Inilah akibat buruk jika negara menerapkan sistem kapitalisme. Negara kapitalis sekarang menggantungkan pemasukan negara pada pajak. Sistem kapitalisme membuat rakyat semakin tertindas dan terpuruk dalam perekonomian. Padahal Allah Azza wa Jalla telah menciptakan dunia ini dengan begitu banyak sumber daya alam yang seharusnya cukup untuk memenuhi kebutuhan seluruh umat manusia. Sungguh membuat jiwa kita geram, karena kekayaan alam yang berlimpah habis dibagikan kepada para kapitalis pendukung penguasa. Para kapitalis begitu tamak dan rakus. Hutan ditebang, laut dirusak, dan eksploitasi sumber daya alam serta manusia dilakukan secara besar-besaran yang mengakibatkan kerusakan alam. Sistem kapitalis adalah sistem batil buatan manusia yang berorientasi pada materi untuk memperkaya segelintir orang pemilik modal tanpa memperdulikan kesejahteraan umat. Sistem kapitalis inilah yang menjadi biang permasalahan umat saat ini. Rakyat dipaksa miskin di tanah yang kaya raya, sementara para kapitalis berfoya-foya.

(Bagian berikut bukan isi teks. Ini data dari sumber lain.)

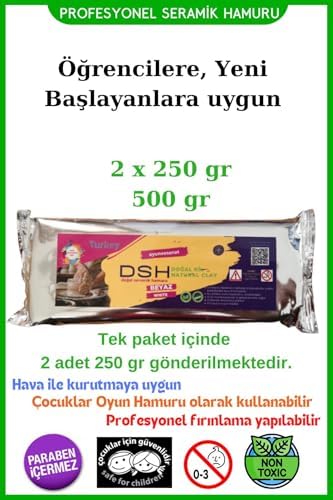 Doğal Seramik Hamuru 2x 250 gr (500 GR) Kil Çamuru, Okul Için Doğal Oyun Hamuru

Kapitalisme menjadikan rakyat sebagai ladang bisnis. Rakyat semakin tercekik dengan pemaksaan wajib pajak. Padahal Nabi Muhammad _Sallallahu 'alaihi wa sallam_ bersabda, “Sesungguhnya pemungut pajak di azab di neraka.” (HR Ahmad 4/109, Abu Dawud Kitab Al-Imarah: 7).

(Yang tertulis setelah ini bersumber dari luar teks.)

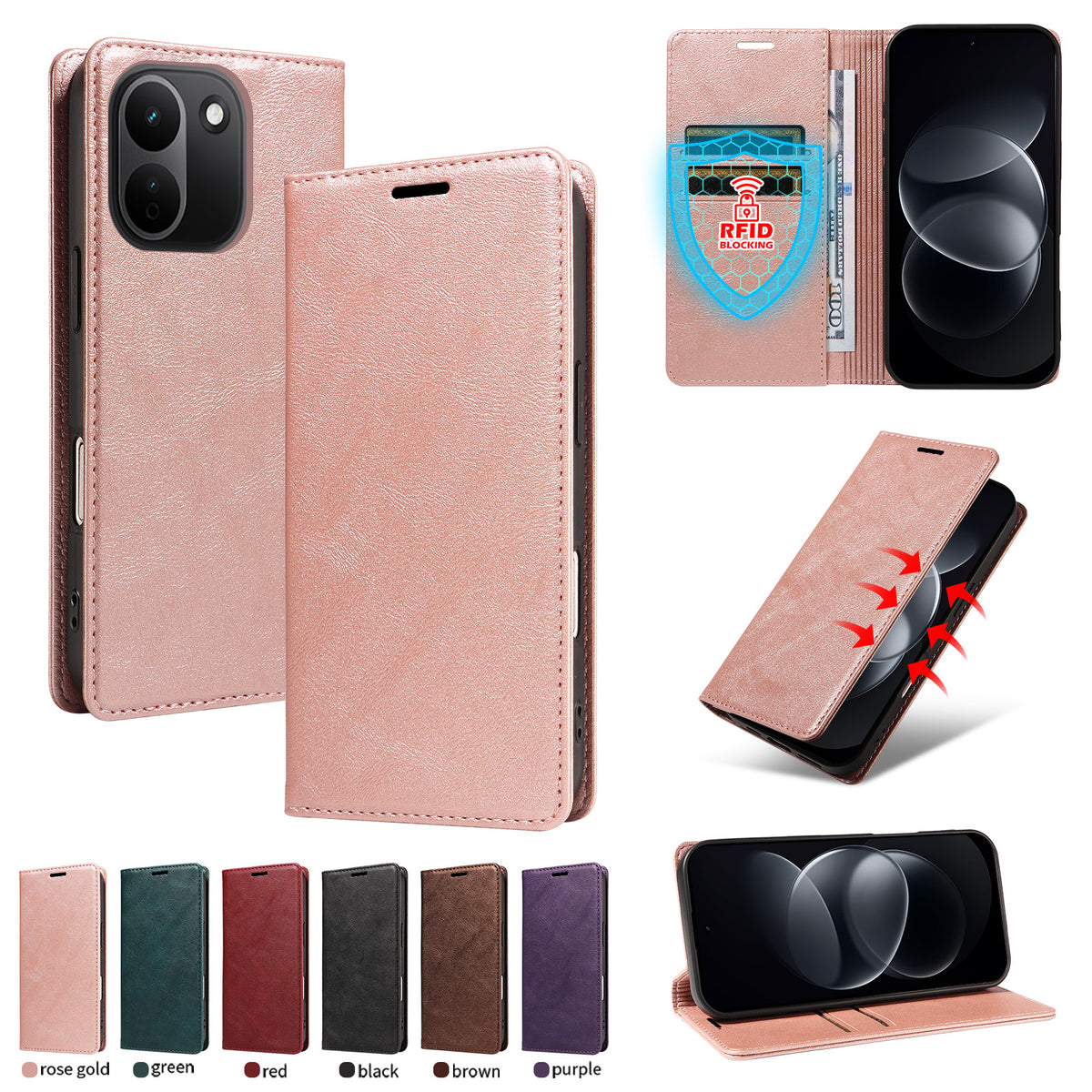 Xiaomi Redmi Note 17 Pro+ 5G / Xiaomi Redmi Note 17 Pro Max 5G Plånboksfodral RFID-blockerande kortplatser stativ magnetisk stängning lädermobilskal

Rakyat dipaksa membayar pajak, tetapi negara membebaskan kapitalis [penguasa kelas kakap] dari pajak dengan alasan kebijakan family office, tax holiday, tax amnesty, dan lain-lain.

Kini sudah saatnya kita tinggalkan sistem kapitalis yang terbukti tidak mampu mensejahterakan rakyat. Kita harus kembali pada sistem Islam yang berasal dari Allah, Sang Pencipta dan Pengatur kehidupan. Aturan-Nya yang bersumber dari Al-Qur'an dan Hadis adalah satu-satunya sistem yang mampu menyelesaikan semua problematika umat.

Hanya dengan Islam rakyat terbebas dari pajak. Islam mengharamkan pendekatan pemaksaan kepada rakyat. Negara menggunakan pendekatan ri'ayah (pelayanan/pengurusan). Semua aspek kehidupan manusia diatur dengan sistem Islam.

Anggaran Pendapatan dan Belanja Negara dalam Islam tidak bergantung pada pajak, tetapi dari pemasukan Baitulmal. Baitulmal dipungut dari zakat kekayaan yang ditentukan oleh syara’, jizyah, kharaj, dan sumber kekayaan alam yang masing-masing sudah ada posnya sendiri. Semua itu untuk memenuhi kebutuhan ri'ayah dan mewujudkan kemaslahatan rakyat. Pajak (dharibah) dalam Islam hanya dipungut temporer ketika Baitulmal kosong. Itupun tidak semua rakyat harus membayar. Hanya orang muslim yang kaya saja yang dibebankan dharibah.

Jika sistem Islam diterapkan di negeri ini, maka dipastikan kesejahteraan yang adil dan merata untuk semua rakyat. Islam akan menjadi rahmatan lil 'alamin di seluruh alam. Sistem Islam telah terbukti selama berabad-abad memberi kemaslahatan bagi seluruh umat.